The Bill ranges extremely widely. We are asked to agree to items on income tax, corporation tax, capital gains tax, stamp duty land lax, inheritance tax, alcohol and tobacco duties, vehicle excise duties, fuel duties, environmental taxes, gambling, new taxes, losses and capital allowances, charities, the remittance basis relating to taxation, and international tax matters-and I am not even halfway through the list that we are invited to consider.
It is an insult to the people we represent, to the House of Commons and to democracy that the Government say they wish to strengthen that we are given this very shortened time when most colleagues wish to be back in their constituencies, starting to dust down their campaign plans, or carry on with the campaigns that some have already started, for obvious reasons, particularly those who worry about how their electorate might respond to the way that the Government whom they support have been handling events.
It is difficult to allow all this to go through without proper scrutiny because it means that none of these clauses has been properly tested. We have not had the chance to consult experts outside on whether each of the clauses will do what the Government intend, and we have not been able to consult people who will experience the impact of those clauses to see whether what the Government intend is fair and reasonable, given the parlous state of the British economy as we meet here this evening.

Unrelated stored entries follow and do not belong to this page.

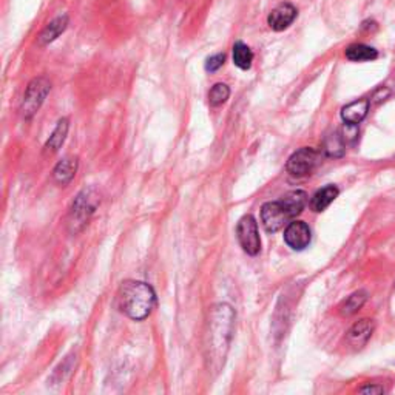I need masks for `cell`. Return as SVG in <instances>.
I'll use <instances>...</instances> for the list:
<instances>
[{"instance_id": "6da1fadb", "label": "cell", "mask_w": 395, "mask_h": 395, "mask_svg": "<svg viewBox=\"0 0 395 395\" xmlns=\"http://www.w3.org/2000/svg\"><path fill=\"white\" fill-rule=\"evenodd\" d=\"M308 204V193L303 190L289 192L278 201H270L261 207V223L269 233L281 230L292 223Z\"/></svg>"}, {"instance_id": "7a4b0ae2", "label": "cell", "mask_w": 395, "mask_h": 395, "mask_svg": "<svg viewBox=\"0 0 395 395\" xmlns=\"http://www.w3.org/2000/svg\"><path fill=\"white\" fill-rule=\"evenodd\" d=\"M235 312L228 304H218L212 309L209 330V360L215 369L224 364L228 343L232 338Z\"/></svg>"}, {"instance_id": "3957f363", "label": "cell", "mask_w": 395, "mask_h": 395, "mask_svg": "<svg viewBox=\"0 0 395 395\" xmlns=\"http://www.w3.org/2000/svg\"><path fill=\"white\" fill-rule=\"evenodd\" d=\"M117 304L122 314L135 321L147 318L156 306L153 287L142 281H124L117 292Z\"/></svg>"}, {"instance_id": "277c9868", "label": "cell", "mask_w": 395, "mask_h": 395, "mask_svg": "<svg viewBox=\"0 0 395 395\" xmlns=\"http://www.w3.org/2000/svg\"><path fill=\"white\" fill-rule=\"evenodd\" d=\"M99 203L101 198L93 189L79 193L72 207L70 226L74 228V230H79V228L87 224V221L90 219V217H92Z\"/></svg>"}, {"instance_id": "5b68a950", "label": "cell", "mask_w": 395, "mask_h": 395, "mask_svg": "<svg viewBox=\"0 0 395 395\" xmlns=\"http://www.w3.org/2000/svg\"><path fill=\"white\" fill-rule=\"evenodd\" d=\"M51 84L47 78H36L30 82L28 88H26L22 107H20V112H22L24 117L30 119L34 115L37 113V110L42 106L45 98L50 93Z\"/></svg>"}, {"instance_id": "8992f818", "label": "cell", "mask_w": 395, "mask_h": 395, "mask_svg": "<svg viewBox=\"0 0 395 395\" xmlns=\"http://www.w3.org/2000/svg\"><path fill=\"white\" fill-rule=\"evenodd\" d=\"M237 237L239 244L247 255H258L261 251V238L258 232V223L252 215H246L239 219L237 226Z\"/></svg>"}, {"instance_id": "52a82bcc", "label": "cell", "mask_w": 395, "mask_h": 395, "mask_svg": "<svg viewBox=\"0 0 395 395\" xmlns=\"http://www.w3.org/2000/svg\"><path fill=\"white\" fill-rule=\"evenodd\" d=\"M318 164L317 150L310 147H303L296 150L295 153L289 158L286 169L292 176H306L314 171Z\"/></svg>"}, {"instance_id": "ba28073f", "label": "cell", "mask_w": 395, "mask_h": 395, "mask_svg": "<svg viewBox=\"0 0 395 395\" xmlns=\"http://www.w3.org/2000/svg\"><path fill=\"white\" fill-rule=\"evenodd\" d=\"M312 239V232L306 223L303 221H292L286 226L284 230V241L294 251H304Z\"/></svg>"}, {"instance_id": "9c48e42d", "label": "cell", "mask_w": 395, "mask_h": 395, "mask_svg": "<svg viewBox=\"0 0 395 395\" xmlns=\"http://www.w3.org/2000/svg\"><path fill=\"white\" fill-rule=\"evenodd\" d=\"M298 11L292 3H281L270 12L267 24L274 31H284L294 24Z\"/></svg>"}, {"instance_id": "30bf717a", "label": "cell", "mask_w": 395, "mask_h": 395, "mask_svg": "<svg viewBox=\"0 0 395 395\" xmlns=\"http://www.w3.org/2000/svg\"><path fill=\"white\" fill-rule=\"evenodd\" d=\"M373 328H376V326H373L372 320H367V318L360 320L348 330V334H346V342H348L352 349H362L372 337Z\"/></svg>"}, {"instance_id": "8fae6325", "label": "cell", "mask_w": 395, "mask_h": 395, "mask_svg": "<svg viewBox=\"0 0 395 395\" xmlns=\"http://www.w3.org/2000/svg\"><path fill=\"white\" fill-rule=\"evenodd\" d=\"M369 106H371L369 99L353 101V102L348 103L346 107H343L342 119L344 121V124H355V126H358V124L362 122L367 116V112H369Z\"/></svg>"}, {"instance_id": "7c38bea8", "label": "cell", "mask_w": 395, "mask_h": 395, "mask_svg": "<svg viewBox=\"0 0 395 395\" xmlns=\"http://www.w3.org/2000/svg\"><path fill=\"white\" fill-rule=\"evenodd\" d=\"M339 190L335 185H326L321 190H318L310 199V209L314 212H324L328 207L337 199Z\"/></svg>"}, {"instance_id": "4fadbf2b", "label": "cell", "mask_w": 395, "mask_h": 395, "mask_svg": "<svg viewBox=\"0 0 395 395\" xmlns=\"http://www.w3.org/2000/svg\"><path fill=\"white\" fill-rule=\"evenodd\" d=\"M76 170H78V161L74 158H65L54 167L53 178L54 181L60 185H67L72 183V179L76 175Z\"/></svg>"}, {"instance_id": "5bb4252c", "label": "cell", "mask_w": 395, "mask_h": 395, "mask_svg": "<svg viewBox=\"0 0 395 395\" xmlns=\"http://www.w3.org/2000/svg\"><path fill=\"white\" fill-rule=\"evenodd\" d=\"M68 25V17L67 16H59L53 20V22L47 26V28L40 33L39 36V44L40 45H48L56 40L62 33L67 30Z\"/></svg>"}, {"instance_id": "9a60e30c", "label": "cell", "mask_w": 395, "mask_h": 395, "mask_svg": "<svg viewBox=\"0 0 395 395\" xmlns=\"http://www.w3.org/2000/svg\"><path fill=\"white\" fill-rule=\"evenodd\" d=\"M346 58L352 62H369L378 58V51L369 45L353 44L346 50Z\"/></svg>"}, {"instance_id": "2e32d148", "label": "cell", "mask_w": 395, "mask_h": 395, "mask_svg": "<svg viewBox=\"0 0 395 395\" xmlns=\"http://www.w3.org/2000/svg\"><path fill=\"white\" fill-rule=\"evenodd\" d=\"M68 133V119H60L58 127L54 128L53 135L50 136V140L45 144V153H56V151L62 147V144L65 142V137Z\"/></svg>"}, {"instance_id": "e0dca14e", "label": "cell", "mask_w": 395, "mask_h": 395, "mask_svg": "<svg viewBox=\"0 0 395 395\" xmlns=\"http://www.w3.org/2000/svg\"><path fill=\"white\" fill-rule=\"evenodd\" d=\"M367 300V294L364 290H358V292L352 294L351 296H348V300H344L342 306H339V314L344 317L353 315L355 312H358L360 309L363 308V304Z\"/></svg>"}, {"instance_id": "ac0fdd59", "label": "cell", "mask_w": 395, "mask_h": 395, "mask_svg": "<svg viewBox=\"0 0 395 395\" xmlns=\"http://www.w3.org/2000/svg\"><path fill=\"white\" fill-rule=\"evenodd\" d=\"M253 53L246 44L237 42L233 45V64L241 70H249L252 67Z\"/></svg>"}, {"instance_id": "d6986e66", "label": "cell", "mask_w": 395, "mask_h": 395, "mask_svg": "<svg viewBox=\"0 0 395 395\" xmlns=\"http://www.w3.org/2000/svg\"><path fill=\"white\" fill-rule=\"evenodd\" d=\"M344 149H346V144H344L342 133H339V131H335V133H332L326 137L324 151L328 156H330V158L342 156L344 153Z\"/></svg>"}, {"instance_id": "ffe728a7", "label": "cell", "mask_w": 395, "mask_h": 395, "mask_svg": "<svg viewBox=\"0 0 395 395\" xmlns=\"http://www.w3.org/2000/svg\"><path fill=\"white\" fill-rule=\"evenodd\" d=\"M228 96H230V88H228L226 84L213 85L210 90V93H209L210 106H213V107L223 106V103L228 99Z\"/></svg>"}, {"instance_id": "44dd1931", "label": "cell", "mask_w": 395, "mask_h": 395, "mask_svg": "<svg viewBox=\"0 0 395 395\" xmlns=\"http://www.w3.org/2000/svg\"><path fill=\"white\" fill-rule=\"evenodd\" d=\"M339 133H342L344 144H352L358 136V126H355V124H344V127Z\"/></svg>"}, {"instance_id": "7402d4cb", "label": "cell", "mask_w": 395, "mask_h": 395, "mask_svg": "<svg viewBox=\"0 0 395 395\" xmlns=\"http://www.w3.org/2000/svg\"><path fill=\"white\" fill-rule=\"evenodd\" d=\"M224 60H226V56L224 54H215V56L209 58L205 62V70L207 72H210V73H215V72H218L221 67L224 65Z\"/></svg>"}, {"instance_id": "603a6c76", "label": "cell", "mask_w": 395, "mask_h": 395, "mask_svg": "<svg viewBox=\"0 0 395 395\" xmlns=\"http://www.w3.org/2000/svg\"><path fill=\"white\" fill-rule=\"evenodd\" d=\"M358 392H362V394H383L385 389H383V386H364V387H360Z\"/></svg>"}]
</instances>
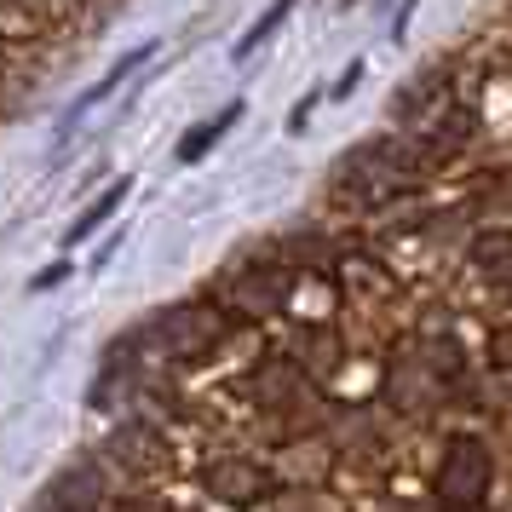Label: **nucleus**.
I'll use <instances>...</instances> for the list:
<instances>
[{
  "mask_svg": "<svg viewBox=\"0 0 512 512\" xmlns=\"http://www.w3.org/2000/svg\"><path fill=\"white\" fill-rule=\"evenodd\" d=\"M121 196H127V179H121V185H110V196H104L98 208H87V213H81V219H75L70 242H87V236H93V225H104V219H110V213L121 208Z\"/></svg>",
  "mask_w": 512,
  "mask_h": 512,
  "instance_id": "nucleus-1",
  "label": "nucleus"
},
{
  "mask_svg": "<svg viewBox=\"0 0 512 512\" xmlns=\"http://www.w3.org/2000/svg\"><path fill=\"white\" fill-rule=\"evenodd\" d=\"M58 282H64V265H52V271H41V277H35V288H58Z\"/></svg>",
  "mask_w": 512,
  "mask_h": 512,
  "instance_id": "nucleus-3",
  "label": "nucleus"
},
{
  "mask_svg": "<svg viewBox=\"0 0 512 512\" xmlns=\"http://www.w3.org/2000/svg\"><path fill=\"white\" fill-rule=\"evenodd\" d=\"M288 6H294V0H277V6H271V12H265V18H259L254 29H248V35H242V47H236V58H248V52H254L259 41H265V35H271V29L282 24V18H288Z\"/></svg>",
  "mask_w": 512,
  "mask_h": 512,
  "instance_id": "nucleus-2",
  "label": "nucleus"
}]
</instances>
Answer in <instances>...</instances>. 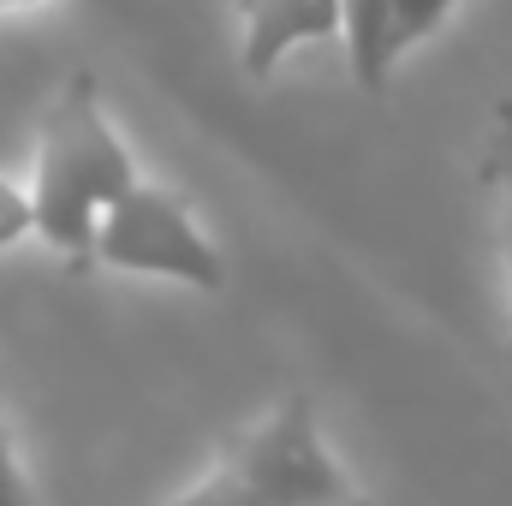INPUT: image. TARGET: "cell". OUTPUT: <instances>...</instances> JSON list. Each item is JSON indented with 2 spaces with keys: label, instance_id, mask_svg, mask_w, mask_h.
<instances>
[{
  "label": "cell",
  "instance_id": "obj_1",
  "mask_svg": "<svg viewBox=\"0 0 512 506\" xmlns=\"http://www.w3.org/2000/svg\"><path fill=\"white\" fill-rule=\"evenodd\" d=\"M137 185L126 137L102 114L96 72H72L66 90L48 102L36 131V179H30V215L36 233L72 262V274L96 268V227L102 215Z\"/></svg>",
  "mask_w": 512,
  "mask_h": 506
},
{
  "label": "cell",
  "instance_id": "obj_2",
  "mask_svg": "<svg viewBox=\"0 0 512 506\" xmlns=\"http://www.w3.org/2000/svg\"><path fill=\"white\" fill-rule=\"evenodd\" d=\"M221 465L262 506H364L358 483L346 477V465L322 435L310 393H286L274 411L233 429L221 441Z\"/></svg>",
  "mask_w": 512,
  "mask_h": 506
},
{
  "label": "cell",
  "instance_id": "obj_3",
  "mask_svg": "<svg viewBox=\"0 0 512 506\" xmlns=\"http://www.w3.org/2000/svg\"><path fill=\"white\" fill-rule=\"evenodd\" d=\"M96 262L102 268H126V274L179 280V286H197V292H221L227 286V256L215 251V239L197 227L191 203L179 191L143 185V179L102 215Z\"/></svg>",
  "mask_w": 512,
  "mask_h": 506
},
{
  "label": "cell",
  "instance_id": "obj_4",
  "mask_svg": "<svg viewBox=\"0 0 512 506\" xmlns=\"http://www.w3.org/2000/svg\"><path fill=\"white\" fill-rule=\"evenodd\" d=\"M245 18V42H239V66L251 78H268L292 48L340 36V0H233Z\"/></svg>",
  "mask_w": 512,
  "mask_h": 506
},
{
  "label": "cell",
  "instance_id": "obj_5",
  "mask_svg": "<svg viewBox=\"0 0 512 506\" xmlns=\"http://www.w3.org/2000/svg\"><path fill=\"white\" fill-rule=\"evenodd\" d=\"M340 36L346 60L364 96H382L393 66H399V30H393V0H340Z\"/></svg>",
  "mask_w": 512,
  "mask_h": 506
},
{
  "label": "cell",
  "instance_id": "obj_6",
  "mask_svg": "<svg viewBox=\"0 0 512 506\" xmlns=\"http://www.w3.org/2000/svg\"><path fill=\"white\" fill-rule=\"evenodd\" d=\"M483 191L495 203V239H501V274H507V352H512V102L495 108V126H489Z\"/></svg>",
  "mask_w": 512,
  "mask_h": 506
},
{
  "label": "cell",
  "instance_id": "obj_7",
  "mask_svg": "<svg viewBox=\"0 0 512 506\" xmlns=\"http://www.w3.org/2000/svg\"><path fill=\"white\" fill-rule=\"evenodd\" d=\"M167 506H262V501H256L251 489H245V483H239V477H233V471L215 459V465H209V471H203L191 489H179Z\"/></svg>",
  "mask_w": 512,
  "mask_h": 506
},
{
  "label": "cell",
  "instance_id": "obj_8",
  "mask_svg": "<svg viewBox=\"0 0 512 506\" xmlns=\"http://www.w3.org/2000/svg\"><path fill=\"white\" fill-rule=\"evenodd\" d=\"M459 0H393V30H399V54L405 48H417V42H429L441 24H447V12H453Z\"/></svg>",
  "mask_w": 512,
  "mask_h": 506
},
{
  "label": "cell",
  "instance_id": "obj_9",
  "mask_svg": "<svg viewBox=\"0 0 512 506\" xmlns=\"http://www.w3.org/2000/svg\"><path fill=\"white\" fill-rule=\"evenodd\" d=\"M36 233V215H30V191H18L12 179H0V251L30 239Z\"/></svg>",
  "mask_w": 512,
  "mask_h": 506
},
{
  "label": "cell",
  "instance_id": "obj_10",
  "mask_svg": "<svg viewBox=\"0 0 512 506\" xmlns=\"http://www.w3.org/2000/svg\"><path fill=\"white\" fill-rule=\"evenodd\" d=\"M0 506H36V489L12 453V435H6V405H0Z\"/></svg>",
  "mask_w": 512,
  "mask_h": 506
},
{
  "label": "cell",
  "instance_id": "obj_11",
  "mask_svg": "<svg viewBox=\"0 0 512 506\" xmlns=\"http://www.w3.org/2000/svg\"><path fill=\"white\" fill-rule=\"evenodd\" d=\"M30 6H48V0H0V12H30Z\"/></svg>",
  "mask_w": 512,
  "mask_h": 506
}]
</instances>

Mr. Cash: Just to take one example, which I hope to come on to in a moment, does my right hon. Friend, or could anybody, including the Ministers, have the foggiest idea what the "appropriate pension increase" is when it is defined as (ACP x CAPARF) - (UOP x OAPARF)?
Mr. Redwood: Indeed, that has defeated me, and my hon. Friend is right to point out that that is exactly the kind of complexity that in a normal Committee stage we would ask a Minister to explain, and a good Minister would be able to explain it and a not-so-good Minister would know an official who could help to explain it, and we would also have had the chance to consult people who are experts in the field so that we could either pass over something quickly because the experts said it was perfectly reasonable, or they would say it would not work or would have unforeseen consequences. The inability to give it such attention will doubtless mean that the Government and their successor will come to regret the legislation, and will doubtless mean that some future House of Commons has to reopen these issues and put them right.
There is also a very complicated formula relating to capital allowances on page 81, similar to the pension formula that my hon. Friend read out. I will not detain the House by reading it out, because it is quite obvious that no one here today is equipped to discuss it sensibly. It means that these complicated matters will go through on the nod, not only with insufficient explanation but probably proposed by Ministers who have not teased them out and understood them fully, and certainly approved by a House of Commons that has not had the chance to do its normal job.
Voters elect to this House a variety of people with a range of experiences, talents and skills, and often individual Members have the experience needed to tease something out. But the complicated area of tax law, where the whole panoply of accumulated tax law is enormous, thanks to this Government's legislative energy, is one area where we all feel that we need some professional advice before we can do our job of scrutinising the Finance Bill.